Write out every line of the listing below exactly as it appears, omitting the pictures from your answer.

(Scene-based reasoning listing)
■ ■ ■ ■ ■ ■ ■

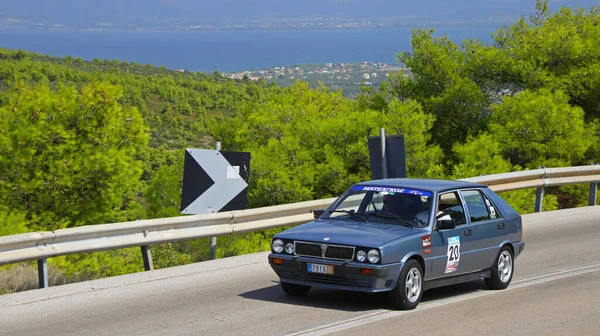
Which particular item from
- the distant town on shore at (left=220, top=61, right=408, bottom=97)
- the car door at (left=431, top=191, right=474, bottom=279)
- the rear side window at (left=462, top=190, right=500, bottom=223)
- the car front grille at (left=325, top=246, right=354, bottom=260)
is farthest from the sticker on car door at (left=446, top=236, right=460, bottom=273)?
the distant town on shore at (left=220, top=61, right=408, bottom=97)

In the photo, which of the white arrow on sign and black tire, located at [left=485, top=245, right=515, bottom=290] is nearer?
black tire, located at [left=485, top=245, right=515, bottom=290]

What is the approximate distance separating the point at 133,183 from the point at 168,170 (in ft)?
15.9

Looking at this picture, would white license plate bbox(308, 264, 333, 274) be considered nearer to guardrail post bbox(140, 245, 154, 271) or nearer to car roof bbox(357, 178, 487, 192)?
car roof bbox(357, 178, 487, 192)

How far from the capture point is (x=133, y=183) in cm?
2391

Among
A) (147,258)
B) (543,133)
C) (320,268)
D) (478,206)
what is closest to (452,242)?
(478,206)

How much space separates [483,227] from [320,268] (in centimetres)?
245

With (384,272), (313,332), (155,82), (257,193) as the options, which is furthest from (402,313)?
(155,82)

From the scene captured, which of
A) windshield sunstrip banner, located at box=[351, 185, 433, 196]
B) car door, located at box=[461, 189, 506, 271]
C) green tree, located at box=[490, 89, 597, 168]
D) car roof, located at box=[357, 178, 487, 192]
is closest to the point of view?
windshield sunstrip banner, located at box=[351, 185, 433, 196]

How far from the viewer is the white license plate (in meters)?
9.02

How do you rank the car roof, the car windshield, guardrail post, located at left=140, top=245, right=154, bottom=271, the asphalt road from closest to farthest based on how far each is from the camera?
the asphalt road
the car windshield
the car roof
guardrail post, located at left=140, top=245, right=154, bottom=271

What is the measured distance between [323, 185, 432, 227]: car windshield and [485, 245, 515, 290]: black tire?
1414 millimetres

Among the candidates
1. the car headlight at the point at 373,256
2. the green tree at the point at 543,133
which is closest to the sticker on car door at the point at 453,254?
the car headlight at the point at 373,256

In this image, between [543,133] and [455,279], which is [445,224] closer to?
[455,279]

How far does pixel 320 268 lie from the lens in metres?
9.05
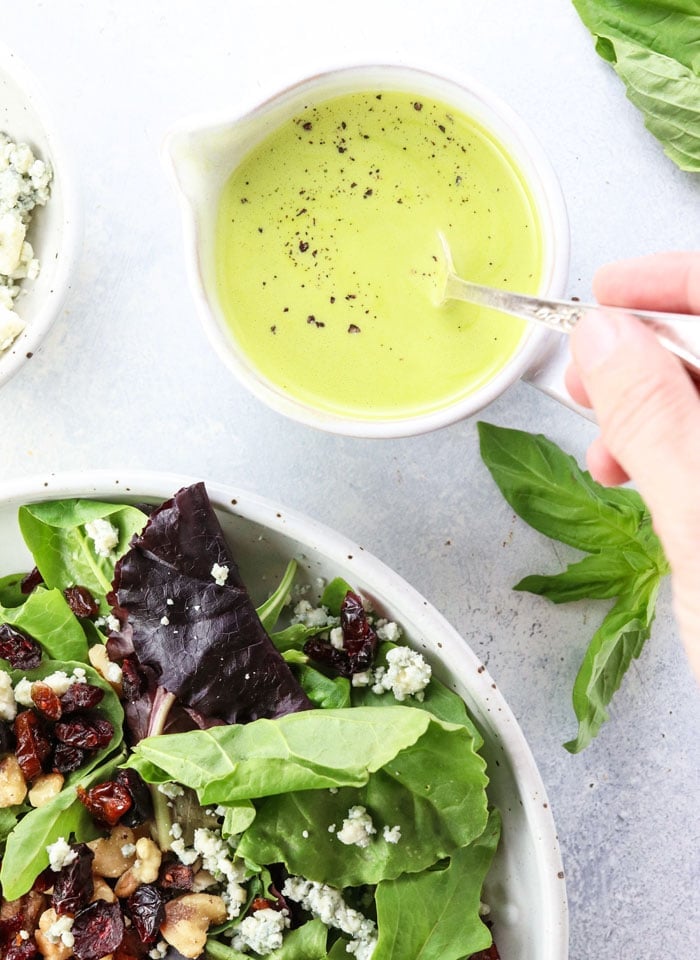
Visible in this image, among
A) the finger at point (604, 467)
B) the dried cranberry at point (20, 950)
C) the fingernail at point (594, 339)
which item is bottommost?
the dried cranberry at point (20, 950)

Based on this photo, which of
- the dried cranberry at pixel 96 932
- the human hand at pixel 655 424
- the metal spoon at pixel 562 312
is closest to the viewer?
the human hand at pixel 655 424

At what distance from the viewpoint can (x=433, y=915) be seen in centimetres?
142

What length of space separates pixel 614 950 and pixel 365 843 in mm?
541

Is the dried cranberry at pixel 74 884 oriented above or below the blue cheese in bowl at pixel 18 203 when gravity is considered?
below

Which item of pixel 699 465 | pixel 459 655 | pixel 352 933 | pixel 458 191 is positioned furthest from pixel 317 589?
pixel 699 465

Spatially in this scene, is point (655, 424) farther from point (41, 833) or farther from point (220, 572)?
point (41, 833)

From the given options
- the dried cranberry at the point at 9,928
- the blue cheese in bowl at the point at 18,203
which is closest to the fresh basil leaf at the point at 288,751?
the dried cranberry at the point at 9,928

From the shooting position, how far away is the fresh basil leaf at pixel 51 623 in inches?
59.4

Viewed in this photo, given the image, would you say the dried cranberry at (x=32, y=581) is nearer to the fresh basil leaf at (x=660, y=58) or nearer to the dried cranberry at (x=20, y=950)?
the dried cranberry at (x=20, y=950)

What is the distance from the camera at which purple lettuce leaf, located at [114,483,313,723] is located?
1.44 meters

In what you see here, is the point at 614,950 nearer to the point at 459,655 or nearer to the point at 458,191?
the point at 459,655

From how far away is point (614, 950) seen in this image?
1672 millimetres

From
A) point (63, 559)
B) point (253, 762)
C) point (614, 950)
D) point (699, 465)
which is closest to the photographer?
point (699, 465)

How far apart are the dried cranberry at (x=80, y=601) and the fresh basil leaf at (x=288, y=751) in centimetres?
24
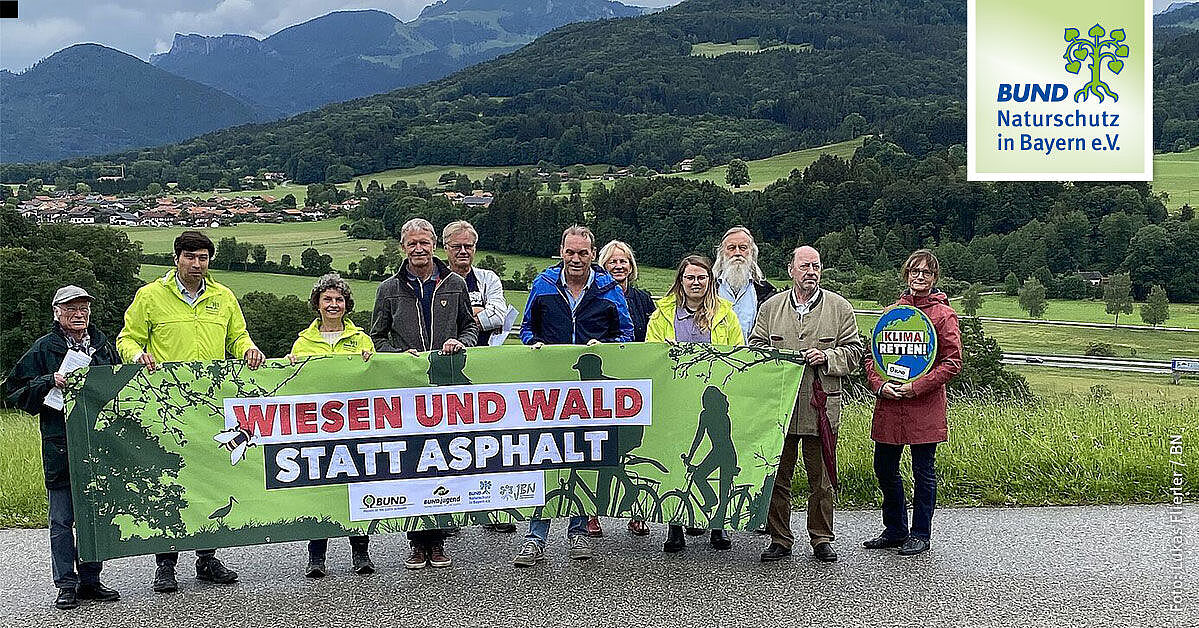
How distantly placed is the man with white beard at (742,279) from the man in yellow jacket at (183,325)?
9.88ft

■ ■ ■ ■ ■ ■ ■

> _Finished answer_:
Which particular item from
- the distant town on shore at (left=220, top=61, right=408, bottom=97)
- the car door at (left=431, top=191, right=474, bottom=279)
- the rear side window at (left=462, top=190, right=500, bottom=223)
- the car front grille at (left=325, top=246, right=354, bottom=260)
is farthest from the sticker on car door at (left=446, top=236, right=460, bottom=273)?
the distant town on shore at (left=220, top=61, right=408, bottom=97)

In the photo, which of the white arrow on sign and black tire, located at [left=485, top=245, right=515, bottom=290] is nearer?
black tire, located at [left=485, top=245, right=515, bottom=290]

What is the approximate distance separating the point at 133,183 from the point at 168,170 (in ft)?
15.9

Looking at this picture, would white license plate bbox(308, 264, 333, 274) be considered nearer to guardrail post bbox(140, 245, 154, 271) or nearer to car roof bbox(357, 178, 487, 192)?
car roof bbox(357, 178, 487, 192)

How far from the capture point is (x=133, y=183) in cm?
2391

Among
A) (147,258)
B) (543,133)
C) (320,268)
D) (478,206)
what is closest to (452,242)?
(478,206)

How much space separates [483,227] from [320,268] (in centimetres)?
245

With (384,272), (313,332), (155,82), (257,193) as the options, which is furthest from (402,313)?
(155,82)

From the scene captured, which of
A) windshield sunstrip banner, located at box=[351, 185, 433, 196]
B) car door, located at box=[461, 189, 506, 271]
C) green tree, located at box=[490, 89, 597, 168]
D) car roof, located at box=[357, 178, 487, 192]
is closest to the point of view?
windshield sunstrip banner, located at box=[351, 185, 433, 196]

How far from the viewer is the white license plate (in meters)?
9.02

How do you rank the car roof, the car windshield, guardrail post, located at left=140, top=245, right=154, bottom=271, the asphalt road from closest to farthest based on how far each is from the camera?
the asphalt road
the car windshield
the car roof
guardrail post, located at left=140, top=245, right=154, bottom=271

What is the measured distance between [323, 185, 432, 227]: car windshield and [485, 245, 515, 290]: black tire?
1414 millimetres

Among the candidates
1. the car headlight at the point at 373,256
2. the green tree at the point at 543,133
which is closest to the sticker on car door at the point at 453,254?
the car headlight at the point at 373,256

In this image, between [543,133] and [455,279], which is [445,224] closer to?
[455,279]

How far does pixel 320 268 lie from the lens in metres?
9.05
Visible in this image, among
A) the finger at point (604, 467)
B) the dried cranberry at point (20, 950)
C) the fingernail at point (594, 339)
which item is bottommost?
the dried cranberry at point (20, 950)

Based on this photo, which of
- the dried cranberry at pixel 96 932
- the human hand at pixel 655 424
- the metal spoon at pixel 562 312
is closest to the viewer?
the human hand at pixel 655 424

At what distance from the viewpoint can (x=433, y=915) be seen in centimetres?
142

What length of space separates pixel 614 950 and pixel 365 843 in mm?
541

Is the dried cranberry at pixel 74 884 oriented above or below the blue cheese in bowl at pixel 18 203 when gravity is considered?
below

Which item of pixel 699 465 | pixel 459 655 | pixel 352 933 | pixel 458 191 is positioned furthest from pixel 317 589?
pixel 699 465

Spatially in this scene, is point (655, 424) farther from point (41, 833) or farther from point (220, 572)?
point (41, 833)

From the given options
- the dried cranberry at the point at 9,928
- the blue cheese in bowl at the point at 18,203
which is closest to the fresh basil leaf at the point at 288,751?
the dried cranberry at the point at 9,928

From the shooting position, how far away is the fresh basil leaf at pixel 51 623 in inches?
59.4

Viewed in this photo, given the image, would you say the dried cranberry at (x=32, y=581) is nearer to the fresh basil leaf at (x=660, y=58) or nearer to the dried cranberry at (x=20, y=950)?
the dried cranberry at (x=20, y=950)

What is the distance from the camera at which purple lettuce leaf, located at [114,483,313,723] is located?
1.44 meters

In what you see here, is the point at 614,950 nearer to the point at 459,655 or nearer to the point at 458,191?
the point at 459,655

From how far away is point (614, 950) seen in this image?
1672 millimetres

From
A) point (63, 559)
B) point (253, 762)
C) point (614, 950)
D) point (699, 465)
which is closest to the photographer?
point (699, 465)

How far apart are the dried cranberry at (x=80, y=601) and the fresh basil leaf at (x=288, y=751) in centimetres?
24
How distantly placed is the man with white beard at (742,279) from the man in yellow jacket at (183,325)?
9.88ft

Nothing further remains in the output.